Eran
Eran

Reputation: 2424

recv() with length zero is valid?

Using the recv() function in C to read from a 'stream' socket, can the len parameter be zero?

The recv() function returns zero for 'remote connection closed' and the number of bytes actually read on normal operation, so it sounds problematic if it should read zero bytes.

P.S.
Yes I know to deal with it separately, and not get to this situation, still I'm wondering if the function can handle it, I can't find any documentation about it.

Upvotes: 11

Views: 9209

Answers (5)

jilles
jilles

Reputation: 11232

POSIX's page about recv() is not really clear about it. In a non-normative part ("Application Usage"), it says recv() on a socket is equivalent to read() if no flags are given. POSIX's page about read() says a read of 0 bytes may check for errors; if there is no error or the implementation does not check, nothing happens and 0 is returned.

Upvotes: 1

ikegami
ikegami

Reputation: 385917

The documentation for recv on my system (Linux) says

If no messages are available at the socket, the receive calls wait for a message to arrive

and

If a message is too long to fit in the supplied buffer, excess bytes may be discarded depending on the type of socket the message is received from.

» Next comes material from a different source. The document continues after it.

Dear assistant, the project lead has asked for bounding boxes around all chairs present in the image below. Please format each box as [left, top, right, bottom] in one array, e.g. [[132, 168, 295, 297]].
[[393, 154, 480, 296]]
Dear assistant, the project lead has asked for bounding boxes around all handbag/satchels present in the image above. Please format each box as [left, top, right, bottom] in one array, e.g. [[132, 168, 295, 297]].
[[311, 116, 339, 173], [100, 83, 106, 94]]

Based on the documentation, I would expect my recv to wait for a message, then effectively discard it (UDP) or leave it in the stream (TCP).

This could be used to test if a non-blocking TCP socket has data waiting.

Update: Testing reveals that this interpretation of the documentation is accurate.

Server:

$ perl -MIO::Socket::INET -E'
   my $s = IO::Socket::INET->new(Listen => 1) or die $!;
   say $s->sockport;

   my $c = $s->accept or die $!;
   say "[".localtime."] connected";

   $c->recv(my $buf, 0) // die $!;
   say "[".localtime."] received";

   say <$c>;
'
39493
[Fri May 13 13:49:53 2011] connected
[Fri May 13 13:49:55 2011] received
foo

Client:

$ perl -MIO::Socket::INET -E'
   my $s = IO::Socket::INET->new(
      PeerAddr => "127.0.0.1",
      PeerPort => $ARGV[0],
   ) or die $!;
   sleep 2;
   say $s "foo";
' 39493

(These Perl functions are just thin interfaces to the system calls. Feel free to rewrite them in C.)

Upvotes: 4

cnicutar
cnicutar

Reputation: 182649

I believe the answer is "it depends". If it is not specified by the standard (and indeed I believe it isn't) any implementation could do as it pleases.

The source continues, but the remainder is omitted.